Izzy looked back at Doyoon. “Do you want me to get you some water?”
Izzy filled up two cups at the water cooler in the hallway. Her pocket chirped out her ringtone, but it sounded wrong, gravelly, as if the speakers had been put through a blender.
Surprised it was able to ring at all, she took out her phone, careful not to cut her fingers again. White and purple lines streaked across the screen. A chunk of glass was missing from the top corner, but she could still make out the name of the caller: Miles. What the hell? It was almost four in the morning in California. Why was he calling her now? Then, through the surprise bloomed something like hope. Of all the nights he could call her, he chose the night she thought of him the most. The thing about loneliness was that when something irrevocably significant happened, you had no one to share it with, and this lack of a listener left your voice to croak in your own throat until you had no voice at all. And here was the universe giving her her voice again, an opportunity to make her suffering seen, to make the suffering she had seen, seen again.

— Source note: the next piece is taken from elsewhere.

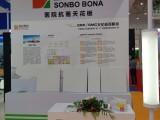 盛邦搏纳GRP抗菌天花板 SMC/BMC天花板厂家直销
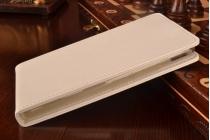 """Вертикальный откидной чехол-флип для lenovo k3 note / a7000 5.5"""" lte белый из натуральной кожи """"prestige"""" италия"""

The click of dress shoes on tile floors echoed through the hall. A doctor in a lab coat walked toward Doyoon’s room. The phone rang insistently in Izzy’s hand, Miles’s name flickering on the screen like a candle about to go out. She could answer the phone and close or reopen—she couldn’t be sure—the wound she had given herself all those months ago. Or she could sit with Doyoon as he received news about his shoulder, his future, the person this accident would likely force him to become. Seeing the doctor several doors down from Doyoon’s room, Izzy locked her phone and went back inside.

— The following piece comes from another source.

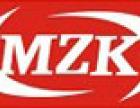 MZK加盟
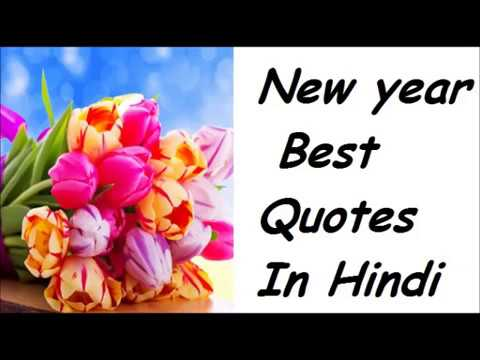 happy new year 2018 quotes in hindi 31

She sat at Doyoon’s side as the doctor entered the room. Stress and sleep deprivation had purpled the bags under the doctor’s eyes. Doyoon took a deep breath, but didn’t let it out.
Overhead, the fluorescent lights hummed loud like cicadas in summer. The doctor took a seat at the computer, tapped away at the keyboard, and turned the screen toward them. Doyoon didn’t breathe, next to Izzy, so she breathed for them both, taking in the clean smell of hospital, the faint smell of blood on the doctor, metallic like coins held too long in your hands. Something about the way the doctor clicked his pen and pointed at the x-ray reminded Izzy of a clock tower’s toll, the way the bell announced the end of one thing and the beginning of another.